Juntando a esta plataforma os sistemas de informação do fisco e da segurança social, as técnicas avançadas de cruzamento e mineração de dados, as inúmeras câmaras de videovigilância implantadas em espaços públicos e privados, os sofisticados sistemas de localização por satélite… Surge uma pergunta evidente: onde é que o Estado não está presente?
A massificação do consumo e utilização de novas tecnologias pela sociedade civil também se tornou hoje uma forma voluntária de exposição de hábitos, gostos e actividades pessoais. A Internet e as redes sociais (Facebook, Twiter, Google Plus, entre outras) permitem às empresas fornecedoras desses serviços reter informação privada de milhões de utilizadores, sem garantias reais de como serão usados esses dados e a quem podem ser fornecidos. Os padrões de consumo e comportamento extraídos dessas bases de dados são a matéria-prima para novas campanhas de marketing, para novos segmentos comerciais e para a investigação criminal. Da forma idêntica, a utilização do telefone celular, de cartões electrónicos, ou dos passaportes biométricos, permite o registo, localização e identificação dos seus utilizadores. A propósito da recolha e retenção de dados, a lei actualmente em vigor obriga os provedores de comunicações a guardar pelo período mínimo de um ano os dados relativos a comunicações efectuadas por telefone, mensagens de texto, multimédia ou e-mail, podendo esses dados identificar a origem, o destino e a data dessas comunicações, incluindo a identificação pessoal dos clientes e sua localização.

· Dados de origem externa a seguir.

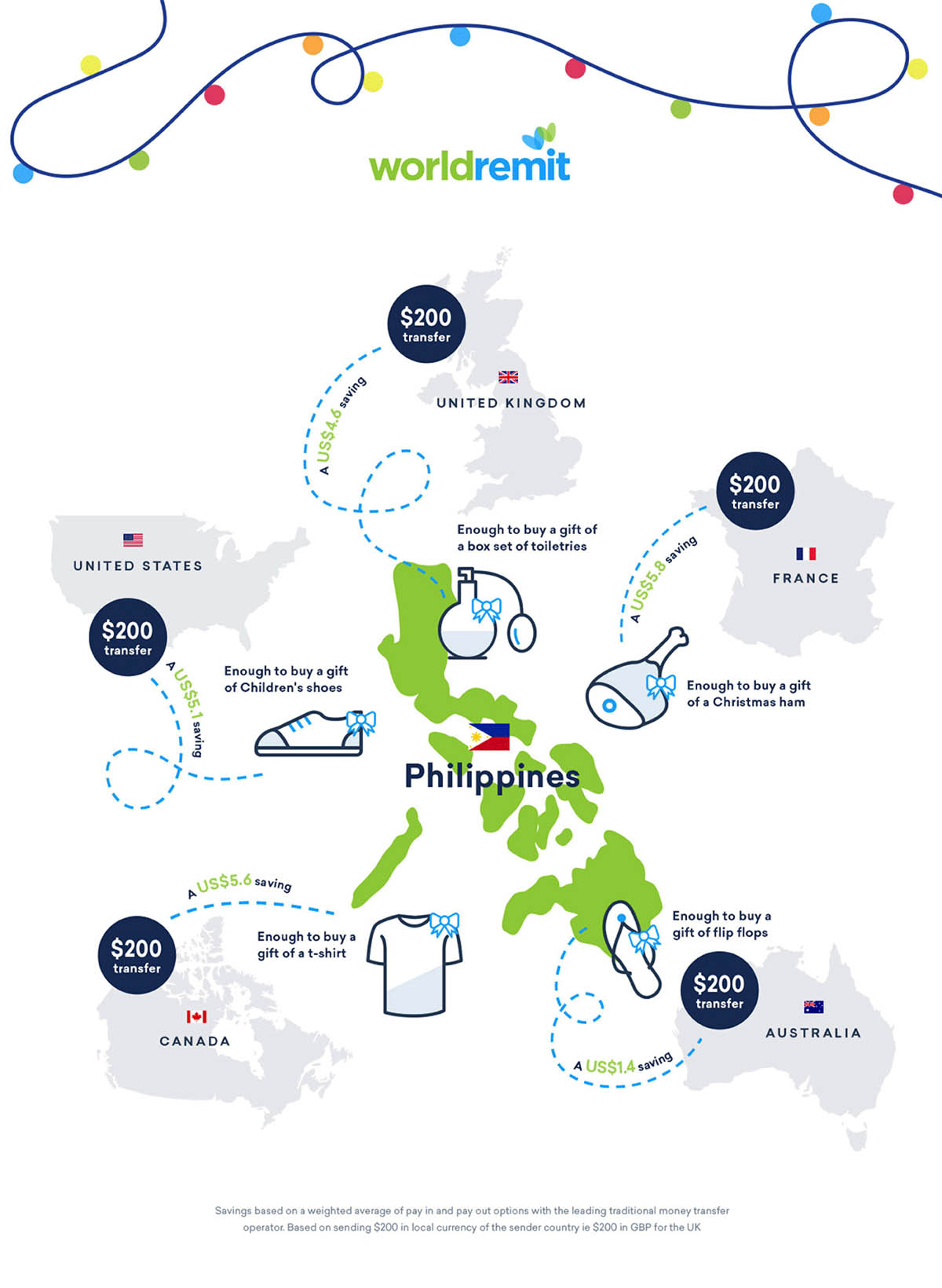 worldremit

$200 transfer

UNITED KINGDOM

A US$4.6 saving

Enough to buy a gift of a box set of toiletries

$200 transfer

FRANCE

A US$5.8 saving

Enough to buy a gift of a Christmas ham

UNITED STATES

$200 transfer

A US$5.1 saving

Enough to buy a gift of Children's shoes

Philippines

A US$5.6 saving

$200 transfer

Enough to buy a gift of a t-shirt

CANADA

Enough to buy a gift of flip flops

$200 transfer

AUSTRALIA

A US$1.4 saving

Savings based on a weighted average of pay in and pay out options with the leading traditional money transfer operator. Based on sending $200 in local currency of the sender country ie $200 in GBP for the UK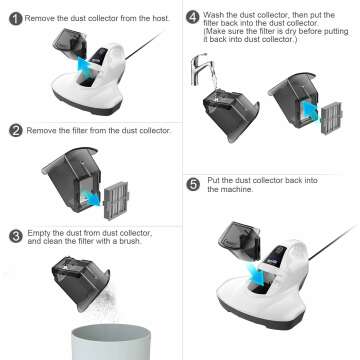 1 Remove the dust collector from the host.

2 Remove the filter from the dust collector.

3 Empty the dust from dust collector, and clean the filter with a brush.

4 Wash the dust collector, then put the filter back into the dust collector. (Make sure the filter is dry before putting it back into dust collector.)

5 Put the dust collector back into the machine.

Dum ponto de vista técnico, a época actual pode ser descrita como uma sofisticação constante dos mecanismos de recolha, transmissão, manipulação e armazenamento de informação. Neste contexto, as descobertas científicas e tecnológicas que permitem vigiar, monitorizar, identificar, localizar indivíduos e classificar grupos, tornaram-se indispensáveis aos governos para impor o sistema económico vigente, rumo a uma sociedade totalitária.